■ **Excerpted text**
------------------------------------------------------------
A few tips on managing your AI coding requests

You keep running out of GitHub Copilot credits (or running into rate limits with other providers), and you wonder how to mitigate that?

It is a fairly frequent situation that tends to happen because users tend to one-shot an Agent request or just going back and forth with Copilot in Edit mode. Now… nothing wrong with that, however it’s inefficient.

Starting from here, we can start building an understanding of what actually happens when you interact with the service.

What can you do?

The context you use matters. The workspace you are working in matters. The prompts you use are super important. Given it’s not just a free-for-all anymore, you need to start optimising.

Once you have solid prompting foundations, introducing optimisation starts with model choice: you are using a horizontal orchestrator with access to many models, don’t just settle on one. Reasoning models are expensive and you should use them only when needed.
------------------------------------------------------------
■ **What is expected**
From the post on managing AI coding requests, write out word for word the part that opens with the words containing "You keep running" and closes with "can you do?".

■ **Collected material**
------------------------------------------------------------
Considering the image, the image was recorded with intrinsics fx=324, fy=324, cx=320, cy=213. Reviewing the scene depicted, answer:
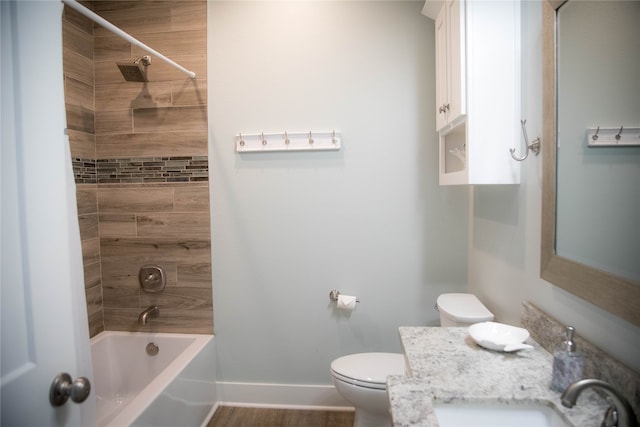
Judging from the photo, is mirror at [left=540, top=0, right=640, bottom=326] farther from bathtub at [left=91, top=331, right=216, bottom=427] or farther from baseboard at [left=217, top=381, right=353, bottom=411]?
bathtub at [left=91, top=331, right=216, bottom=427]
------------------------------------------------------------
■ **Solution to the problem**
You keep running out of GitHub Copilot credits (or running into rate limits with other providers), and you wonder how to mitigate that?

It is a fairly frequent situation that tends to happen because users tend to one-shot an Agent request or just going back and forth with Copilot in Edit mode. Now… nothing wrong with that, however it’s inefficient.

Starting from here, we can start building an understanding of what actually happens when you interact with the service.

What can you do?